* _Extract_:

There is a great need for additional outreach to the transgender community, especially by addressing concerns that include fear and loss of confidentiality, distrust of the medical community, abandonment, and abuse.
In the United States, transgender women are disproportionately affected by HIV, suggesting the need for additional efforts that address the social and structural barriers unique to the population, according to a recent CDC report.
The report shows that 18.8% of transgender women have HIV, based on studies conducted in the United States between 2006 and 2017. The CDC explained that this could be due to the stigma related to gender identity, unstable housing, limited employment options, and high-risk behaviors (eg, sex work, injection drug use).
“The Ending the HIV Epidemic initiative calls for accelerating the implementation of evidence-based strategies in the right geographic areas targeted to the right persons to end the HIV epidemic in the United States,” the report said. “HIV partner services are effective strategies offered by public health workers to persons with a diagnosis of HIV infection (index persons) and their sex or needle-sharing partners (partners), who are notified of potential HIV exposure and offered HIV testing and related services.”
The CDC analyzed HIV partner services data submitted by 61 health departments during 2013 to 2017 and found of 208,304 index persons (persons with HIV diagnosis), 1727 (0.8%) were transgender women. Furthermore, this analysis revealed that 71.5% of index transgender women were interviewed for partner services—lower than for all index persons combined (81.1%).
These results indicate a need for additional outreach to the transgender community, especially by addressing concerns that include fear and loss of confidentiality, distrust of the medical community, abandonment, and abuse.
The CDC funded the implementation of comprehensive HIV prevention programs in 61 state and local health departments, including partner services, from 2013 to 2017. The report revealed that 71.2% of transgender women partners were notified of their potential HIV exposure, 46.5% were tested for HIV, and 18.6% received a new diagnosis of HIV.
“Full and effective implementation of partner services programs is important to identify persons who are unaware of their HIV status. Partner services is a successful strategy for identifying persons with undiagnosed infection with HIV,” the report concluded. “HIV prevention programs tailored to the needs of transgender women, particularly transgender women who are black, aged ≤35 years, and residing in the South, could help to reduce onward HIV transmission, increase linkage to HIV medical care and prevention, reduce HIV-related health disparities, and contribute to ending the HIV epidemic in the United States.”
The CDC noted that it conducts prevention research for identifying evidence-based interventions that focus on transgender women, as well as funds HIV prevention projects that prioritize the transgender population.
Because this report was on results seen in programs funded by the CDC, the authors note their results may not be generalizable to transgender women across the United States.
Song W, Mulatu MS, Rao S, Wang G, Kudon HZ, O’Connor K. HIV partner service delivery among transgender women—United States, 2013—2017. MMWR Morb Mortal Wkly Rep. 2020;69(2):35-39. doi: 10.15585/mmwr.mm6902a3.

(Data items)
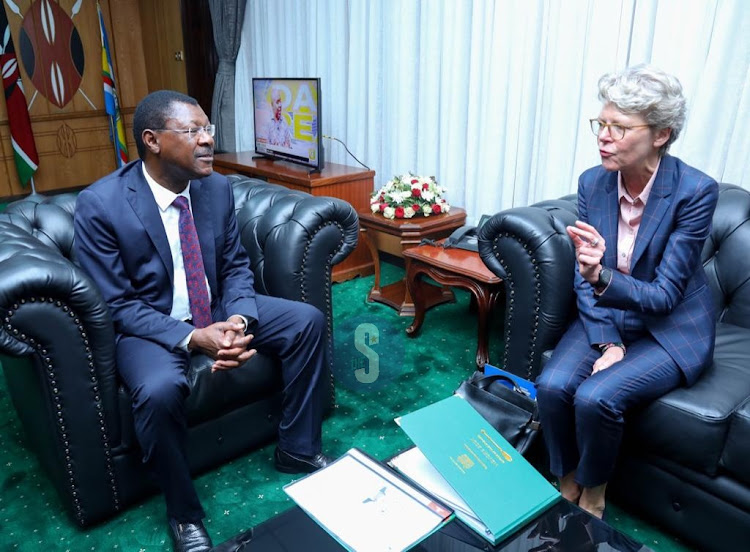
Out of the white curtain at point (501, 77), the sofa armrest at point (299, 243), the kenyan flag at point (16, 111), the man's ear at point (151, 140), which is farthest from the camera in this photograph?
the kenyan flag at point (16, 111)

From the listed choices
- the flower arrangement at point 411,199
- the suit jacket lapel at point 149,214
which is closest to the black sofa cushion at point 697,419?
the suit jacket lapel at point 149,214

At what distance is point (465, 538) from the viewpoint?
3.34 feet

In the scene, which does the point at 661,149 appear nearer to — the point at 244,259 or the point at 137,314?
the point at 244,259

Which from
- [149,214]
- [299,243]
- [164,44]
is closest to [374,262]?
[299,243]

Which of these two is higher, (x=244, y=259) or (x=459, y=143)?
(x=459, y=143)

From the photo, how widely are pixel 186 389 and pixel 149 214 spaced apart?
516 mm

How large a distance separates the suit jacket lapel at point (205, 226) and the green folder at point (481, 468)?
2.86ft

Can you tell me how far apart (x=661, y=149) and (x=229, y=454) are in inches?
62.2

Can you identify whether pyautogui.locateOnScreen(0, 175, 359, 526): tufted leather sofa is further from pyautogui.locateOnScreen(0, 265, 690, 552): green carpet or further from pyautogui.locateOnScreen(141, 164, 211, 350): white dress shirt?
pyautogui.locateOnScreen(141, 164, 211, 350): white dress shirt

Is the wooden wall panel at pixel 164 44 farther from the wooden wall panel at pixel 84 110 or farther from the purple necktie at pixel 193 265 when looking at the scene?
the purple necktie at pixel 193 265

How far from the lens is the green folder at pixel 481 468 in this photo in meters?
1.04

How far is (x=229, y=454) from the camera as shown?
1.80 meters

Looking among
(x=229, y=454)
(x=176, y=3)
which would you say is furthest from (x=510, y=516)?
(x=176, y=3)

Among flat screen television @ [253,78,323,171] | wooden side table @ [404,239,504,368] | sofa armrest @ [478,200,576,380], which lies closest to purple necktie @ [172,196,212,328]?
sofa armrest @ [478,200,576,380]
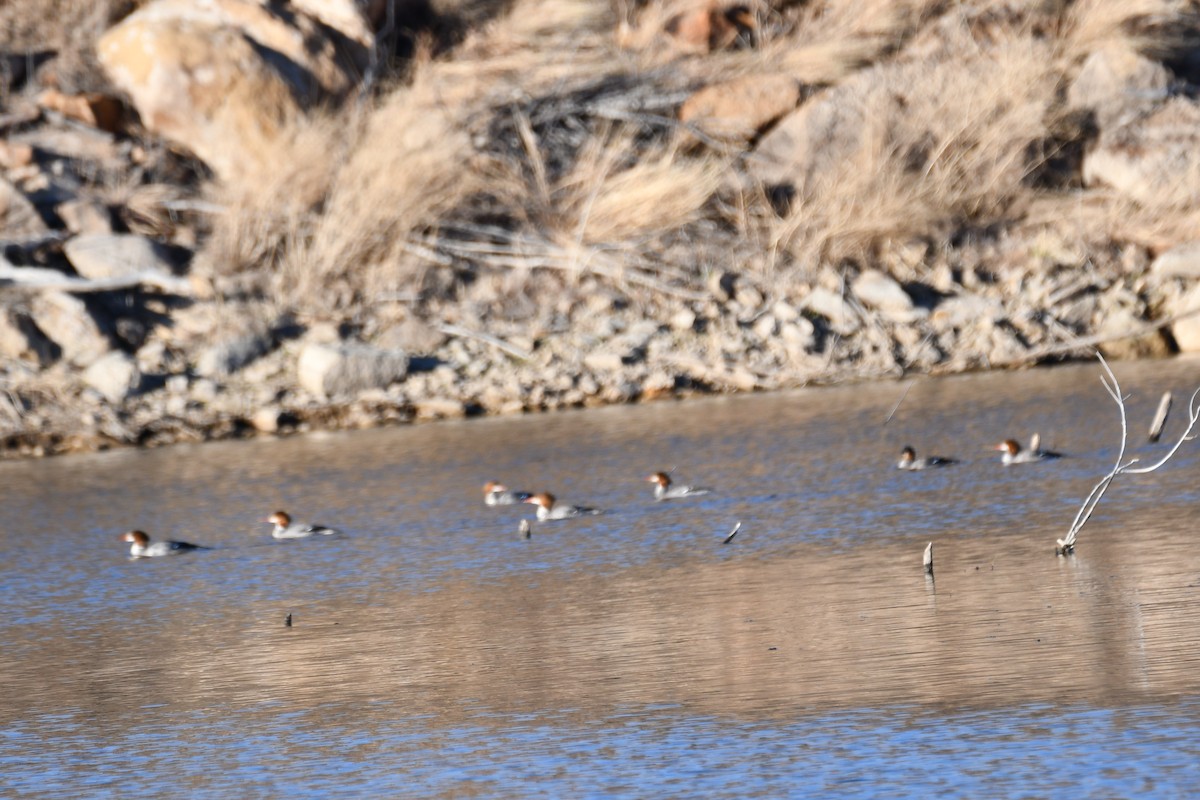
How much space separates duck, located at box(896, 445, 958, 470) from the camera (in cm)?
1352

* _Activity_:
From the article on HIV among transgender women, extract the passage starting with "The CDC noted" and going on through "2020;69(2):35-39. doi: 10.15585/mmwr.mm6902a3.".

* _Solution to this task_:
The CDC noted that it conducts prevention research for identifying evidence-based interventions that focus on transgender women, as well as funds HIV prevention projects that prioritize the transgender population.
Because this report was on results seen in programs funded by the CDC, the authors note their results may not be generalizable to transgender women across the United States.
Song W, Mulatu MS, Rao S, Wang G, Kudon HZ, O’Connor K. HIV partner service delivery among transgender women—United States, 2013—2017. MMWR Morb Mortal Wkly Rep. 2020;69(2):35-39. doi: 10.15585/mmwr.mm6902a3.